While February initially welcomed a rebound of equities from January lows, geopolitics entered the fray with fresh uncertainty around a Ukrainian conflict sparking an additional move down. As of the time of writing, the situation has dramatically escalated with Russian troops advancing on Kyiv, and additional rounds of sanctions, likely severe, are being prepared. The thought of war at our doorstep is sobering, and before we dryly discuss market implications, let us underscore the human toll this development represents.
The Ukrainian invasion is injecting fresh volatility in a market already grappling with previously discussed challenges of inflation, monetary policy, and commodity shortages. As always in financial markets, the lingering question is: are the risks now priced in?
Warren Buffett, the renowned “Oracle of Omaha”, famously quipped that “investors should be fearful when others are greedy, and greedy when others are fearful”. Easier said than done, as the vast literature on market psychology demonstrates.
It is nonetheless critical to reflect on this wisdom, especially when the plausibility of negative scenarios has seemingly increased in the market’s collective psyche. In this process, a key is to recognize three main elements: the anticipatory nature of financial markets, the probabilistic nature of these anticipations, and the asymmetry between risk and reward appetite.
Another historical precept for equity investors, “buy the rumour and sell the news”, succinctly encapsulate these points by reminding participants of the great lengths with which markets reflect public information by adjusting gradually to the possibility of an event materializing, and then leaves little additional gains to be had once the scenario is realized.

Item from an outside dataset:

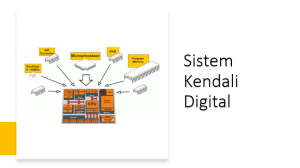 Read more about the article Pengertian Sistem Kendali (Sistem Kontrol) dan Contoh Soal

Natural human risk aversion, the tendency to place a higher weight on avoiding a given percentage loss compared to an equal potential gain, further helps explain the tendency of markets to exhibit lower volatility going up than down – in plain English, the tendency for markets to move sharply as risks increases while ascending more gently when encouraging news circulates.

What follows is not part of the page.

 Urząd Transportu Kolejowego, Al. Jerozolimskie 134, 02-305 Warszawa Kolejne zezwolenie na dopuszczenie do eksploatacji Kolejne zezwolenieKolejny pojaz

In practice, this implies that bad days are larger in variation but are less frequent, and thus phases of corrections can be intense but tend to be short-lived, requiring the successful investors to turn optimistic more quickly in times of volatility. The Ukrainian invasion is injecting fresh volatility in a market already grappling with previously discussed challenges of inflation, monetary policy, and commodity shortages.
The US market’s intraday reaction on February 24th was a case in point, with the S&P ending in positive territory after an initial drop. No doubt, the diminishing probability of an aggressive hiking cycle given extraordinary geopolitical tensions alleviated pressure on growth stocks in a “bad news is good news” manner.
But more importantly to our point, it suggests once more that the market had already been anticipating the increased probability of deterioration over the preceding weeks, and that risk-aversion had pushed many investors to prepare for a conservative, or “worst” outcome.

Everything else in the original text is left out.